Q: Can you please talk about OCD in children? We noticed that our youngest daughter, who is 6 years old, is developing rituals with numbers and bed and meal times. She gets quite annoyed if one of her brothers prevents her from finishing. Should we be worried?
A: You ask about obsessive-compulsive disorder, commonly known as OCD. It is a type of anxiety disorder that often begins in childhood and adolescence, although it can occur in adults as well. OCD is marked by a stressful cycle of unwanted and disruptive thoughts, images or sensations – it is the obsessive element – and repetitive behaviors that become a compulsion.
It is normal for children of all ages to develop a few habits or rituals to ease the steep learning curve of growing up. What sets OCD apart is the intensity and rigidity of thoughts and rituals. Rather than helping a child cope, these behaviors interfere with their daily life. Eventually, OCD begins to hamper a child’s development.
In OCD, obsessive thoughts often focus on the fear of germs, dirt, and disease; persistent fear that something bad is about to happen; a fixation on the smallest details; a thirst for symmetry; and concerns about physical security. Compulsive behaviors are often governed by rigid rules that can revolve around numbers and counting. They can include repetitive actions, such as checking and rechecking that a door is locked, or washing your hands all the time.
Initially, the rituals can indeed soothe or reassure a child. But these types of behaviors tend to spread and multiply. Their performance takes more and more time and energy and creates a barrier between the child and the rest of the world. The end result is often increased worry and anxiety. It can get so serious that children with OCD may develop trouble sleeping, become depressed, avoid spending time with other children or adults, and even have trouble leaving the house.

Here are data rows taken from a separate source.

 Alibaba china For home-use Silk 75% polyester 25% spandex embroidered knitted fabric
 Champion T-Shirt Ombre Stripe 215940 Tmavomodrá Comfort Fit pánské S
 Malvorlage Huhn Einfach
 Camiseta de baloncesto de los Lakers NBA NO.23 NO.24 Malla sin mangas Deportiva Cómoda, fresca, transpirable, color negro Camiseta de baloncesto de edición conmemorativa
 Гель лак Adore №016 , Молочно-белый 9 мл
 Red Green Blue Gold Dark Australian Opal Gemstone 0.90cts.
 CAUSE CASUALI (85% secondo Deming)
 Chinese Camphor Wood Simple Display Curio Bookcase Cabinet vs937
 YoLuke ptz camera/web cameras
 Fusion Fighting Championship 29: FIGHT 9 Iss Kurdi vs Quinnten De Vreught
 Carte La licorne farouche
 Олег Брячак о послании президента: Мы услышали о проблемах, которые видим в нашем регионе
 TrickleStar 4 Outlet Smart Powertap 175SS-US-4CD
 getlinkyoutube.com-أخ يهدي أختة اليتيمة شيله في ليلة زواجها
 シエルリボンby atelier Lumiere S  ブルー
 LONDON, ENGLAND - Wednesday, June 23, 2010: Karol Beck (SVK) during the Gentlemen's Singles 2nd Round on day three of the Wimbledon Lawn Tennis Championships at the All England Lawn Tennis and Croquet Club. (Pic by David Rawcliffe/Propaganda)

If you think your daughter’s behaviors match the pattern and intensity of OCD, you can ask your health care provider to have her evaluated. This involves a psychiatric assessment for her and a series of questions about her behaviors that the adults in her life must answer. If a diagnosis of OCD is made, the child’s age, mental and physical health, and the severity of symptoms will determine treatment.
Although there is currently no cure for OCD, a range of therapies and treatments can help a person with OCD manage their condition. This includes cognitive and behavioral therapies, which are appropriate for the age of the child. A therapist helps the child identify the fears or concerns that motivate the behavior and offers helpful alternatives to reduce or resolve them.
The behavioral component brings the whole family into the equation. This includes agreements and guidelines designed to limit and possibly modify OCD behaviors, as well as family therapy. In some cases, drugs may be prescribed to increase the levels of serotonin in the brain.
You can find useful information, as well as contacts for local services and support groups, on the International OCD Foundation website: kids.iocdf.org.
â¢ Dr. Eve Glazier is an internist and associate professor of medicine at UCLA Health. Dr Elizabeth Ko is an internist and assistant professor of medicine at UCLA Health. Send your questions to [email protected]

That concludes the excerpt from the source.